**TEXTE DE LECTURE**.
•••
Histoire de la violence - Edouard LOUIS

éd du Seuil - 7 janvier 2016 - 240 pages

Ce qu'en dit l'éditeur :
J’ai rencontré Reda un soir de Noël. Je rentrais chez moi après un repas avec des amis, vers quatre heures du matin. Il m’a abordé dans la rue et j’ai fini par lui proposer de monter dans mon studio. Ensuite, il m’a raconté l’histoire de son enfance et celle de l’arrivée en France de son père, qui avait fui l’Algérie. Nous avons passé le reste de la nuit ensemble, on discutait, on riait. Vers six heures du matin, il a sorti un revolver et il a dit qu’il allait me tuer. Il m’a insulté, étranglé, violé. Le lendemain, les démarches médicales et judiciaires ont commencé.
Plus tard, je me suis confié à ma sœur. Je l’ai entendue raconter à sa manière ces événements.
•••
**DONNÉES AFFICHÉES**.
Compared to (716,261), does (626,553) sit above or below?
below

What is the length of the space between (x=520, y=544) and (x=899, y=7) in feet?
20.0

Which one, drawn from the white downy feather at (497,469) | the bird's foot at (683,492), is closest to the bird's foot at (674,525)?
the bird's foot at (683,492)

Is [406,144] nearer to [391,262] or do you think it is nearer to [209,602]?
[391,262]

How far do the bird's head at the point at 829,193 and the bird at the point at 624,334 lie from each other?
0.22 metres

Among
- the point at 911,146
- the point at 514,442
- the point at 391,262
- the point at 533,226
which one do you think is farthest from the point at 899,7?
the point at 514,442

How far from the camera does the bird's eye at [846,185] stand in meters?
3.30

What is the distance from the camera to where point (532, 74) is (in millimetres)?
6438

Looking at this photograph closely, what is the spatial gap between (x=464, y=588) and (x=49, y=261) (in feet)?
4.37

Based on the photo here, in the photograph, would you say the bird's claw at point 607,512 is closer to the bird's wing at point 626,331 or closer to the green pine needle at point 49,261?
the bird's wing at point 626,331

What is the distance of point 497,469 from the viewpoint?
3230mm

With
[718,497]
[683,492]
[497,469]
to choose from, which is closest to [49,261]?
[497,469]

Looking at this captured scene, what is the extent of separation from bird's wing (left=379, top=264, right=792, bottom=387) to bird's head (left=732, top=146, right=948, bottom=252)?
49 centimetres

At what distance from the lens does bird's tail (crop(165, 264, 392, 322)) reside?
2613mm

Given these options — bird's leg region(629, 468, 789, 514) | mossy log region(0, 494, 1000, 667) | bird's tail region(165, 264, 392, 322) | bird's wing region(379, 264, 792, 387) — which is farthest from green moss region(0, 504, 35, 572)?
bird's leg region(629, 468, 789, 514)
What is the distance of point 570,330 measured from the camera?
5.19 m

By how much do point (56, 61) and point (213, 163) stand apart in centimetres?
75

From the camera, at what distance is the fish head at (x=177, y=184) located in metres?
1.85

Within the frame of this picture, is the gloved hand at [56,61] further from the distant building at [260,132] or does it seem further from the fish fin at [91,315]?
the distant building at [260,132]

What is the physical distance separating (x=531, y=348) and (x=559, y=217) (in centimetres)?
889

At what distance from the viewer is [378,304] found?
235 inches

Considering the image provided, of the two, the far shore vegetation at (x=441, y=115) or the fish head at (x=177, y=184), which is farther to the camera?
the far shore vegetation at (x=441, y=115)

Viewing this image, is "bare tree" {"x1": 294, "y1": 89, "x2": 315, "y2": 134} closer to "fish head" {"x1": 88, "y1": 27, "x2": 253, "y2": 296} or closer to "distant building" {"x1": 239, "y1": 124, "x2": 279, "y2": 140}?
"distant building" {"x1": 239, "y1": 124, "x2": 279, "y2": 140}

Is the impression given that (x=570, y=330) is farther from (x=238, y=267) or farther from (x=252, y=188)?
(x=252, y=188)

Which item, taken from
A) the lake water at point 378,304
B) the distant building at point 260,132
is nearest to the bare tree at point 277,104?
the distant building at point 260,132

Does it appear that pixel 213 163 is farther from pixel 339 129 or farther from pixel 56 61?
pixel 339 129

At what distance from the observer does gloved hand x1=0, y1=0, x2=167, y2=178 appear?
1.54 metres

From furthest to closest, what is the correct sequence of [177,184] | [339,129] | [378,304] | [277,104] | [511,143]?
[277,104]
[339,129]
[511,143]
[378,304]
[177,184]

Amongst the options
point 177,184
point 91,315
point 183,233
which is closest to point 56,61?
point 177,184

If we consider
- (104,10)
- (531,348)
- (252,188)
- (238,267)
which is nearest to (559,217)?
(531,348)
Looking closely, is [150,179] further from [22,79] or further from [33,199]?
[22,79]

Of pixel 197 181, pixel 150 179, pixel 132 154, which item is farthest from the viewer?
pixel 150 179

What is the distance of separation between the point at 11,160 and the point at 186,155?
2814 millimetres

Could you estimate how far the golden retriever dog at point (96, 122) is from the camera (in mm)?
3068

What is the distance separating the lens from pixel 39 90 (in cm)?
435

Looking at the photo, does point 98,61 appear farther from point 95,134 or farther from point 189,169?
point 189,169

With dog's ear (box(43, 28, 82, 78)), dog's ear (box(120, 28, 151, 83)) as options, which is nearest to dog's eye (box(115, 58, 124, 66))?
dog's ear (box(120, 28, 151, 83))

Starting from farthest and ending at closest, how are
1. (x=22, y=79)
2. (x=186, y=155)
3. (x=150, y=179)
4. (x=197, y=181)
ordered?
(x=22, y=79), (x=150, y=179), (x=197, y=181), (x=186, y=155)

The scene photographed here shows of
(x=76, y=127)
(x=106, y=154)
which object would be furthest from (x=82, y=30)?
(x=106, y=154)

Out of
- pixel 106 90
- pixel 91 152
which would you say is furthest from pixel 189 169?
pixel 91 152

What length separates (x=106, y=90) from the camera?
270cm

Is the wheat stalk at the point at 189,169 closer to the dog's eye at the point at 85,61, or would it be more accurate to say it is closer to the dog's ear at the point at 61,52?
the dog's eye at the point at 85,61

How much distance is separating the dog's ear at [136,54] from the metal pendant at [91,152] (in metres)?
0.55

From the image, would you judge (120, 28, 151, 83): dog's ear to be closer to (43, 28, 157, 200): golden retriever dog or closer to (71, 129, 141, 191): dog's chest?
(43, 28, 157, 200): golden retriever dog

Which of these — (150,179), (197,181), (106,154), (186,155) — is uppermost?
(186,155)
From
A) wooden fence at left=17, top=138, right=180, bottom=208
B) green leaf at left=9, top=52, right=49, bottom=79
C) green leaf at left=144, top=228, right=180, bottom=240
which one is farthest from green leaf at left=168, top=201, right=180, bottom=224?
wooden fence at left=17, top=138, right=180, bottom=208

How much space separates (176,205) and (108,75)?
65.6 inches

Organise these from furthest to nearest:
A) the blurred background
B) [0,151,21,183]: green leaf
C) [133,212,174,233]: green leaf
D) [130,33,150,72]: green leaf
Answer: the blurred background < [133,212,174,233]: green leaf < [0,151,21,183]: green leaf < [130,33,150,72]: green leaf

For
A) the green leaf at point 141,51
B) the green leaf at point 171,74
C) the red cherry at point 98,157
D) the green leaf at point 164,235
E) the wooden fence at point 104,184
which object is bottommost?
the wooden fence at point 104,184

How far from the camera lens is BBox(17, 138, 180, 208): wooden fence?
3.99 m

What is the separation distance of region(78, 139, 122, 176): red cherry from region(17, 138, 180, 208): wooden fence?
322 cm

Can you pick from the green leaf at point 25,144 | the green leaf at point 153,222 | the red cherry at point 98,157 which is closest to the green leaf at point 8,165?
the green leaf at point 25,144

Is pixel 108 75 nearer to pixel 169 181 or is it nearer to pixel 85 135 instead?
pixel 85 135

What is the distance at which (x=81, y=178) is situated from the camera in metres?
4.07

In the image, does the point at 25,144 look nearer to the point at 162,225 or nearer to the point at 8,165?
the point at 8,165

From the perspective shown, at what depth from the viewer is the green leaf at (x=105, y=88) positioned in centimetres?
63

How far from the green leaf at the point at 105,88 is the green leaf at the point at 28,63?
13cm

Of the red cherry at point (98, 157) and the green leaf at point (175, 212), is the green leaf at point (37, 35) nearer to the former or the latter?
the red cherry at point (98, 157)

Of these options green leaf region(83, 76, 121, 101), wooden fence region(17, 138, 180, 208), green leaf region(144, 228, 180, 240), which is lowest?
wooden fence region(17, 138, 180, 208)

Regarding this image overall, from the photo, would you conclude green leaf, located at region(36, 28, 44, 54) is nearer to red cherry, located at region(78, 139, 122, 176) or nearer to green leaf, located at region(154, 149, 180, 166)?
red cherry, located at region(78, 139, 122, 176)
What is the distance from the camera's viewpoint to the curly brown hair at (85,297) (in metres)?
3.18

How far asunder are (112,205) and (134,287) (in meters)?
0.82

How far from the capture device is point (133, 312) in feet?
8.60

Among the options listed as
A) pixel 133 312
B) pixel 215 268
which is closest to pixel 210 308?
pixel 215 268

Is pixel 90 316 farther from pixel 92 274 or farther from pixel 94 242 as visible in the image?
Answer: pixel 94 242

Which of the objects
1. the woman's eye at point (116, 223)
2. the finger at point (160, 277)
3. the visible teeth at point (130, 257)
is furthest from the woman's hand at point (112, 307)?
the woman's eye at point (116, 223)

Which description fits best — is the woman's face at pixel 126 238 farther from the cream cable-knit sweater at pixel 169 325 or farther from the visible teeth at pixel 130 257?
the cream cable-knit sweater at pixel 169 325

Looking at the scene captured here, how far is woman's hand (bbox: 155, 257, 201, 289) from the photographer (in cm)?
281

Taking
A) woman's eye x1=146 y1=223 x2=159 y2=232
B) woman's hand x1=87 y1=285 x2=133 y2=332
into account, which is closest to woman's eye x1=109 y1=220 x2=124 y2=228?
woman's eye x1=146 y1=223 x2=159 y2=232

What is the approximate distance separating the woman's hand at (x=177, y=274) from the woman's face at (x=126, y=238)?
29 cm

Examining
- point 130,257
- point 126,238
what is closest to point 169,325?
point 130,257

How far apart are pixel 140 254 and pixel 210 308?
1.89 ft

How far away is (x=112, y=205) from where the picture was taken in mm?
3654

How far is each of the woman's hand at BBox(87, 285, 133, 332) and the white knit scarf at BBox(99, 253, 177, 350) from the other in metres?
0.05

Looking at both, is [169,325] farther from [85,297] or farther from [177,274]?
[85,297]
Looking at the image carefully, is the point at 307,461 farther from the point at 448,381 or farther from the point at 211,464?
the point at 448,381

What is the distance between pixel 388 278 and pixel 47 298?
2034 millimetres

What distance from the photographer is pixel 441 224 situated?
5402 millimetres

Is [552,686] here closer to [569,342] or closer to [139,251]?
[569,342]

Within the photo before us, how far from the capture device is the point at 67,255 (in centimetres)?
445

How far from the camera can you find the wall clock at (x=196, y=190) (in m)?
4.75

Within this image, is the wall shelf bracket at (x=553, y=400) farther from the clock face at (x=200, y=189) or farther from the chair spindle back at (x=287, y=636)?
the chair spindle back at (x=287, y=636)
•••
**LISTE DES TÂCHES**.
(1) Répondez à ces questions sur la fiche du livre :
(a) Chez quel éditeur le livre est-il paru, et à quelle date ?
(b) Quel pays le père de Reda avait-il fui ?
(c) Vers quelle heure Reda a-t-il sorti un revolver ?
(2) Modifiez la fiche du livre en réécrivant le passage situé entre « éd du Seuil » et « judiciaires ont commencé. », inclus, où « studio » est remplacé par « appartement ».

**RÉSULTATS DES TÂCHES**.
(1)
(a) Aux éditions du Seuil, le 7 janvier 2016.
(b) L’Algérie.
(c) Vers six heures du matin.

(2)
éd du Seuil - 7 janvier 2016 - 240 pages

Ce qu'en dit l'éditeur :
J’ai rencontré Reda un soir de Noël. Je rentrais chez moi après un repas avec des amis, vers quatre heures du matin. Il m’a abordé dans la rue et j’ai fini par lui proposer de monter dans mon appartement. Ensuite, il m’a raconté l’histoire de son enfance et celle de l’arrivée en France de son père, qui avait fui l’Algérie. Nous avons passé le reste de la nuit ensemble, on discutait, on riait. Vers six heures du matin, il a sorti un revolver et il a dit qu’il allait me tuer. Il m’a insulté, étranglé, violé. Le lendemain, les démarches médicales et judiciaires ont commencé.